The rate of PVD over the macula was similar between groups (NAION: 62.5%, control I: 61.3%, and control II: 65.6%, P = 0.93), whereas the posterior hyaloid remained attached to the crowded discs at a significantly higher rate (NAION: 81.2%, control I: 83.9% and control II: 43.7%, P = 0.0005). A higher rate of focal vitreopapillary attachments on crowded discs than on noncrowded discs was noted (NAION: 72.2%, crowded control I: 58.7%, and noncrowded control II: 19.1%, P = 0.007). Vitreovascular attachments (NAION: 68.8%, crowded control I: 3.2% vs. noncrowded control II: 6.3%, P = 0.00001) and dense epipapillary membranes were observed in NAION eyes.

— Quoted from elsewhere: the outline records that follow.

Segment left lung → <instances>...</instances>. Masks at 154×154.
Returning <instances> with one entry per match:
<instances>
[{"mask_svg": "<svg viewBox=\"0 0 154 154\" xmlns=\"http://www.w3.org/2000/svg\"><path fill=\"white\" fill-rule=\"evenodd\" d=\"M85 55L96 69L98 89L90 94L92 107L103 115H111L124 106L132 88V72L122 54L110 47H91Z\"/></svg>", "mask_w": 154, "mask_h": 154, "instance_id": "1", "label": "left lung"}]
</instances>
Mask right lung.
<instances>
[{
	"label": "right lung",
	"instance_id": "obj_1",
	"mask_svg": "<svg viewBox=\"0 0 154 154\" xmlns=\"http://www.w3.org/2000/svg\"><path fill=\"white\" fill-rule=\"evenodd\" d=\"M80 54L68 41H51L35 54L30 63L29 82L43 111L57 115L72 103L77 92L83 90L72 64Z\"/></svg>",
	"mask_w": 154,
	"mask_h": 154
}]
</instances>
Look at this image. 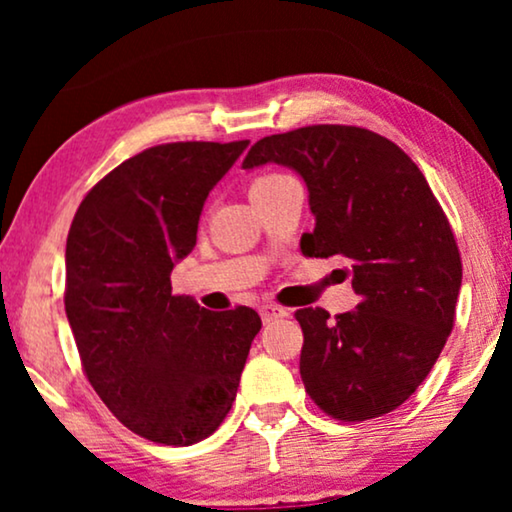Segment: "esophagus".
Instances as JSON below:
<instances>
[{
  "label": "esophagus",
  "instance_id": "obj_1",
  "mask_svg": "<svg viewBox=\"0 0 512 512\" xmlns=\"http://www.w3.org/2000/svg\"><path fill=\"white\" fill-rule=\"evenodd\" d=\"M261 317H263V321L284 319V317H289V310H286V307H279L275 303H263L261 305Z\"/></svg>",
  "mask_w": 512,
  "mask_h": 512
}]
</instances>
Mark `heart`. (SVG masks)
<instances>
[{"label": "heart", "instance_id": "b5f03b06", "mask_svg": "<svg viewBox=\"0 0 512 512\" xmlns=\"http://www.w3.org/2000/svg\"><path fill=\"white\" fill-rule=\"evenodd\" d=\"M279 177H284V174H265V177L256 179V181H254V186H251V188H256V186H263V184H270V181H275V179H279Z\"/></svg>", "mask_w": 512, "mask_h": 512}]
</instances>
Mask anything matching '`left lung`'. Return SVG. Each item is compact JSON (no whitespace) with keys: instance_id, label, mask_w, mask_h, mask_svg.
Returning a JSON list of instances; mask_svg holds the SVG:
<instances>
[{"instance_id":"left-lung-1","label":"left lung","mask_w":512,"mask_h":512,"mask_svg":"<svg viewBox=\"0 0 512 512\" xmlns=\"http://www.w3.org/2000/svg\"><path fill=\"white\" fill-rule=\"evenodd\" d=\"M300 174L314 230L307 256H340L359 305L296 312L300 377L326 415L363 422L415 394L454 326L461 258L450 221L408 153L354 125H307L258 139L244 170Z\"/></svg>"}]
</instances>
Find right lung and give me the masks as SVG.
<instances>
[{
  "instance_id": "1",
  "label": "right lung",
  "mask_w": 512,
  "mask_h": 512,
  "mask_svg": "<svg viewBox=\"0 0 512 512\" xmlns=\"http://www.w3.org/2000/svg\"><path fill=\"white\" fill-rule=\"evenodd\" d=\"M249 142L151 146L90 191L67 235L65 312L83 370L118 422L193 445L219 429L261 331L251 307L207 312L174 296L205 200Z\"/></svg>"
}]
</instances>
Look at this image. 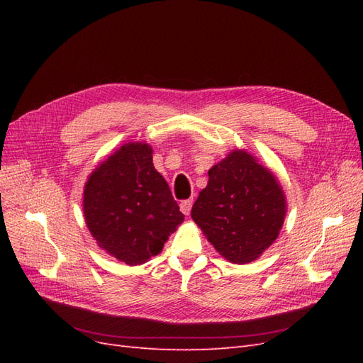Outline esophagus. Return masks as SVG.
I'll return each instance as SVG.
<instances>
[{
	"label": "esophagus",
	"mask_w": 363,
	"mask_h": 363,
	"mask_svg": "<svg viewBox=\"0 0 363 363\" xmlns=\"http://www.w3.org/2000/svg\"><path fill=\"white\" fill-rule=\"evenodd\" d=\"M192 204H194V200H184V201H182V204H180L182 212L184 215H189L191 213V208H192Z\"/></svg>",
	"instance_id": "1"
}]
</instances>
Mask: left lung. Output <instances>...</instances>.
Segmentation results:
<instances>
[{"label": "left lung", "mask_w": 363, "mask_h": 363, "mask_svg": "<svg viewBox=\"0 0 363 363\" xmlns=\"http://www.w3.org/2000/svg\"><path fill=\"white\" fill-rule=\"evenodd\" d=\"M191 216L215 250L233 263L256 260L286 216V200L274 174L245 150H233L208 169V182Z\"/></svg>", "instance_id": "obj_1"}]
</instances>
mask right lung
<instances>
[{"label":"right lung","instance_id":"obj_1","mask_svg":"<svg viewBox=\"0 0 363 363\" xmlns=\"http://www.w3.org/2000/svg\"><path fill=\"white\" fill-rule=\"evenodd\" d=\"M83 213L96 244L127 265L157 256L184 219L144 142L124 144L89 175Z\"/></svg>","mask_w":363,"mask_h":363}]
</instances>
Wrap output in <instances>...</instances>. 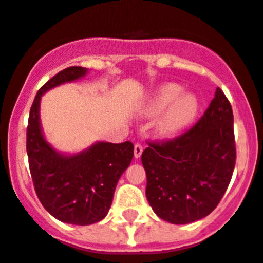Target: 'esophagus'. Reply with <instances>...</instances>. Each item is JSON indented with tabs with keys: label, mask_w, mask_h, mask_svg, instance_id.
<instances>
[{
	"label": "esophagus",
	"mask_w": 263,
	"mask_h": 263,
	"mask_svg": "<svg viewBox=\"0 0 263 263\" xmlns=\"http://www.w3.org/2000/svg\"><path fill=\"white\" fill-rule=\"evenodd\" d=\"M142 152H143L142 145H139V143H137V145L134 146V158H136V159L141 158V155H142Z\"/></svg>",
	"instance_id": "obj_1"
}]
</instances>
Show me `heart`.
Returning a JSON list of instances; mask_svg holds the SVG:
<instances>
[{
	"instance_id": "obj_1",
	"label": "heart",
	"mask_w": 263,
	"mask_h": 263,
	"mask_svg": "<svg viewBox=\"0 0 263 263\" xmlns=\"http://www.w3.org/2000/svg\"><path fill=\"white\" fill-rule=\"evenodd\" d=\"M200 100L195 93L183 92L178 84L162 85L142 109L145 117L159 116L155 129L160 137H174L191 126L200 113Z\"/></svg>"
}]
</instances>
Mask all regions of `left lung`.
Masks as SVG:
<instances>
[{
  "label": "left lung",
  "instance_id": "left-lung-1",
  "mask_svg": "<svg viewBox=\"0 0 263 263\" xmlns=\"http://www.w3.org/2000/svg\"><path fill=\"white\" fill-rule=\"evenodd\" d=\"M146 197L158 217L190 224L210 215L227 191L236 146L232 106L217 88L203 117L174 141L150 143L142 153Z\"/></svg>",
  "mask_w": 263,
  "mask_h": 263
}]
</instances>
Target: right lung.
<instances>
[{
  "mask_svg": "<svg viewBox=\"0 0 263 263\" xmlns=\"http://www.w3.org/2000/svg\"><path fill=\"white\" fill-rule=\"evenodd\" d=\"M87 75L88 68L68 67L48 80L34 99L27 126V157L39 200L59 221L73 225L95 224L108 215L116 185L134 155L129 141H97L81 152L67 154L46 139L41 122L42 96Z\"/></svg>",
  "mask_w": 263,
  "mask_h": 263,
  "instance_id": "obj_1",
  "label": "right lung"
}]
</instances>
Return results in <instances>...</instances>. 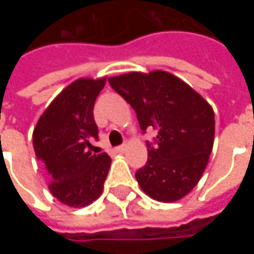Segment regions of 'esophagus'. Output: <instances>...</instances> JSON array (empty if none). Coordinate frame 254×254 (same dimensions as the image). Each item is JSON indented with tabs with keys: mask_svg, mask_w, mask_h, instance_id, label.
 Listing matches in <instances>:
<instances>
[{
	"mask_svg": "<svg viewBox=\"0 0 254 254\" xmlns=\"http://www.w3.org/2000/svg\"><path fill=\"white\" fill-rule=\"evenodd\" d=\"M125 149H127V144H122V145H118V147H117L116 151L117 152H124Z\"/></svg>",
	"mask_w": 254,
	"mask_h": 254,
	"instance_id": "34e87169",
	"label": "esophagus"
}]
</instances>
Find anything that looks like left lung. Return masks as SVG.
Returning <instances> with one entry per match:
<instances>
[{"instance_id": "left-lung-1", "label": "left lung", "mask_w": 254, "mask_h": 254, "mask_svg": "<svg viewBox=\"0 0 254 254\" xmlns=\"http://www.w3.org/2000/svg\"><path fill=\"white\" fill-rule=\"evenodd\" d=\"M109 83L136 111L143 133L149 127L158 132L152 143L147 141V163L136 171L140 188L162 202L187 196L200 181L212 151V107L165 70L130 72Z\"/></svg>"}]
</instances>
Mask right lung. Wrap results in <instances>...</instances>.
Here are the masks:
<instances>
[{
  "instance_id": "1",
  "label": "right lung",
  "mask_w": 254,
  "mask_h": 254,
  "mask_svg": "<svg viewBox=\"0 0 254 254\" xmlns=\"http://www.w3.org/2000/svg\"><path fill=\"white\" fill-rule=\"evenodd\" d=\"M105 84L106 78L73 81L50 103L34 129V149L46 169L49 189L69 207L95 201L110 169V156L92 154L89 143L99 138L94 106Z\"/></svg>"
}]
</instances>
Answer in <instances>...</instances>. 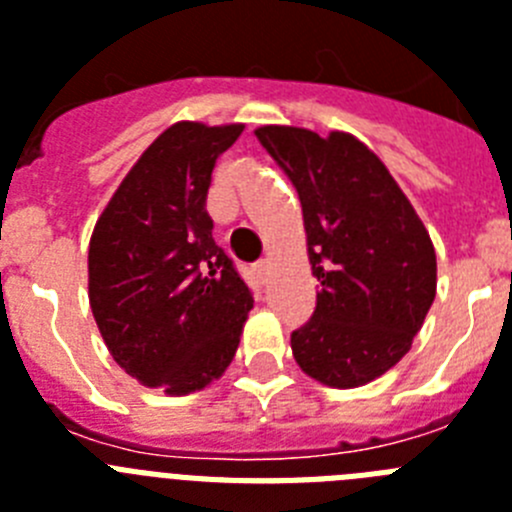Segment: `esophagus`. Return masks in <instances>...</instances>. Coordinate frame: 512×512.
Masks as SVG:
<instances>
[{
  "label": "esophagus",
  "mask_w": 512,
  "mask_h": 512,
  "mask_svg": "<svg viewBox=\"0 0 512 512\" xmlns=\"http://www.w3.org/2000/svg\"><path fill=\"white\" fill-rule=\"evenodd\" d=\"M251 271H253V279H256V282L266 284L271 277V264L264 259V261H259V264H253Z\"/></svg>",
  "instance_id": "34e87169"
}]
</instances>
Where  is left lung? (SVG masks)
I'll return each mask as SVG.
<instances>
[{"instance_id": "left-lung-1", "label": "left lung", "mask_w": 512, "mask_h": 512, "mask_svg": "<svg viewBox=\"0 0 512 512\" xmlns=\"http://www.w3.org/2000/svg\"><path fill=\"white\" fill-rule=\"evenodd\" d=\"M302 205L318 307L292 333L302 372L351 390L408 354L436 300V248L390 169L356 135L261 125Z\"/></svg>"}]
</instances>
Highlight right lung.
Instances as JSON below:
<instances>
[{"mask_svg": "<svg viewBox=\"0 0 512 512\" xmlns=\"http://www.w3.org/2000/svg\"><path fill=\"white\" fill-rule=\"evenodd\" d=\"M241 133V122H174L125 174L89 241V305L104 346L171 397L223 377L253 307L205 210L217 156Z\"/></svg>", "mask_w": 512, "mask_h": 512, "instance_id": "right-lung-1", "label": "right lung"}]
</instances>
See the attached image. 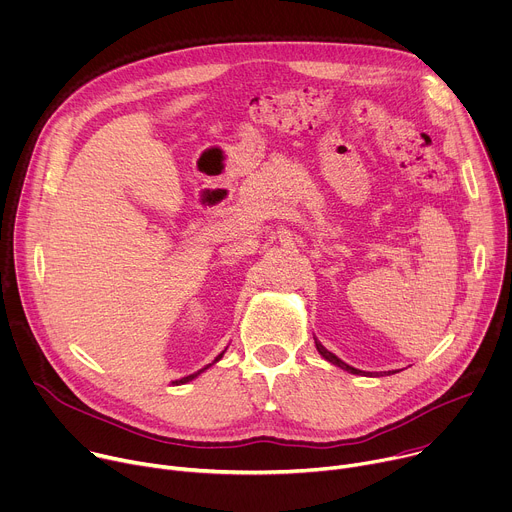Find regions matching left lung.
I'll return each instance as SVG.
<instances>
[{"label": "left lung", "mask_w": 512, "mask_h": 512, "mask_svg": "<svg viewBox=\"0 0 512 512\" xmlns=\"http://www.w3.org/2000/svg\"><path fill=\"white\" fill-rule=\"evenodd\" d=\"M315 343H317V349H319V353L327 359V361H331L333 365H337V367H341V369H345V371H349V373H353V375H359V373H363V371H359V369H355V367H351V365H347V363H343L337 355H333L331 351H327L317 339H315Z\"/></svg>", "instance_id": "1"}]
</instances>
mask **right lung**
<instances>
[{
	"label": "right lung",
	"instance_id": "right-lung-1",
	"mask_svg": "<svg viewBox=\"0 0 512 512\" xmlns=\"http://www.w3.org/2000/svg\"><path fill=\"white\" fill-rule=\"evenodd\" d=\"M222 355H224V353H220V355H218V357H216V361H218V359H222ZM216 361H214V363H216ZM208 367H210V365H208ZM208 367H203V369H208ZM203 369H199V371H197V373H191V375H187V377H181V379H177V381H173V383H175V385H181V383H187V381H191V379H193V377H197V375H199V373H201V371H203Z\"/></svg>",
	"mask_w": 512,
	"mask_h": 512
}]
</instances>
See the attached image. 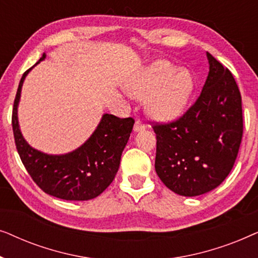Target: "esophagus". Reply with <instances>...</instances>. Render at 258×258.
<instances>
[{
  "mask_svg": "<svg viewBox=\"0 0 258 258\" xmlns=\"http://www.w3.org/2000/svg\"><path fill=\"white\" fill-rule=\"evenodd\" d=\"M147 128V125L144 124V123L141 121V119H137L135 122V125H134V132H142Z\"/></svg>",
  "mask_w": 258,
  "mask_h": 258,
  "instance_id": "obj_1",
  "label": "esophagus"
}]
</instances>
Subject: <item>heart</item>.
Here are the masks:
<instances>
[{
    "instance_id": "1",
    "label": "heart",
    "mask_w": 258,
    "mask_h": 258,
    "mask_svg": "<svg viewBox=\"0 0 258 258\" xmlns=\"http://www.w3.org/2000/svg\"><path fill=\"white\" fill-rule=\"evenodd\" d=\"M125 88L134 97L144 98L151 117L168 122L184 112L195 83L186 70H178L167 61H156L129 77Z\"/></svg>"
}]
</instances>
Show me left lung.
Here are the masks:
<instances>
[{
    "mask_svg": "<svg viewBox=\"0 0 258 258\" xmlns=\"http://www.w3.org/2000/svg\"><path fill=\"white\" fill-rule=\"evenodd\" d=\"M209 74L197 101L177 121L155 124V170L171 191L192 197L217 188L231 171L243 135L242 97L209 52Z\"/></svg>",
    "mask_w": 258,
    "mask_h": 258,
    "instance_id": "left-lung-1",
    "label": "left lung"
}]
</instances>
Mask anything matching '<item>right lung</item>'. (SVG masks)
<instances>
[{
	"label": "right lung",
	"mask_w": 258,
	"mask_h": 258,
	"mask_svg": "<svg viewBox=\"0 0 258 258\" xmlns=\"http://www.w3.org/2000/svg\"><path fill=\"white\" fill-rule=\"evenodd\" d=\"M45 56L42 55L36 64L43 61ZM34 67L23 74L13 108L14 139L21 161L33 181L48 195L67 201L95 199L115 178L122 151L128 143L135 121L132 117L119 118L104 114L89 139L74 151L49 155L34 149L24 140L17 117L24 79Z\"/></svg>",
	"instance_id": "right-lung-1"
}]
</instances>
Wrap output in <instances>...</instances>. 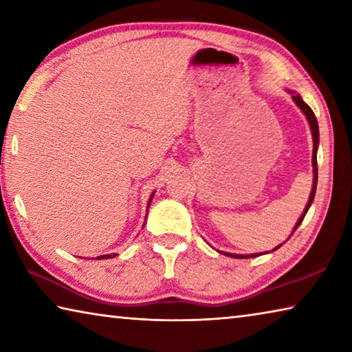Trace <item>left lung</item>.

Crowded discs may have stronger vitreopapillary attachments. A close relationship of these attachments with optic nerve vessels may lead to the transmission of strong tractional forces by a syneretic vitreous gel, especially after macular PVD. This transduced mechanical force may contort the vessel wall and disrupt the blood flow in NAION.
FINANCIAL DISCLOSURE(S): Proprietary or commercial disclosure may be found after the references in the Footnotes and Disclosures at the end of this article.
研究非动脉炎性缺血性视神经病变(NAION)中的玻璃体视乳头界面,以寻找可能易导致视神经灌注缺陷的特征。
病例对照研究。
将NAION患者(研究组)与患有视盘拥挤的健康非NAION患者(对照组I)和视盘不拥挤的健康非NAION患者(对照组II)进行比较。
使用高分辨率光学相干断层扫描(OCT)对32只患有NAION的眼睛的玻璃体视乳头界面进行研究。将结果与两个对照组进行比较,这两个对照组由年龄、性别和屈光匹配的非NAION个体组成,其中一组视盘拥挤(对照组I:31只眼睛),另一组视盘不拥挤(对照组II:32只眼睛)。
完全性玻璃体后脱离(PVD)、玻璃体视乳头及玻璃体血管附着以及视乳头表面膜的发生率。
各组黄斑区的PVD发生率相似(NAION组:62.5%,对照组I:61.3%,对照组II:65.6%,P = 0.93),而玻璃体后皮质与拥挤视盘的附着率显著更高(NAION组:81.2%,对照组I:83.9%,对照组II:43.7%,P = 0.0005)。观察到拥挤视盘上的局灶性玻璃体视乳头附着率高于不拥挤视盘(NAION组:72.2%,拥挤的对照组I:58.7%,不拥挤的对照组II:19.1%,P = 0.007)。在NAION组眼中观察到玻璃体血管附着(NAION组:68.8%,拥挤的对照组I:3.2%,不拥挤的对照组II:6.3%,P = 0.00001)以及致密的视乳头表面膜。
视盘拥挤可能有更强的玻璃体视乳头附着。这些附着与视神经血管的密切关系可能导致在玻璃体凝胶液化后,由收缩的玻璃体凝胶传递强大的牵拉力,尤其是在黄斑区PVD之后。这种传导的机械力可能使血管壁扭曲并破坏NAION中的血流。
在本文末尾的脚注和披露中的参考文献之后可能会找到专有或商业披露信息。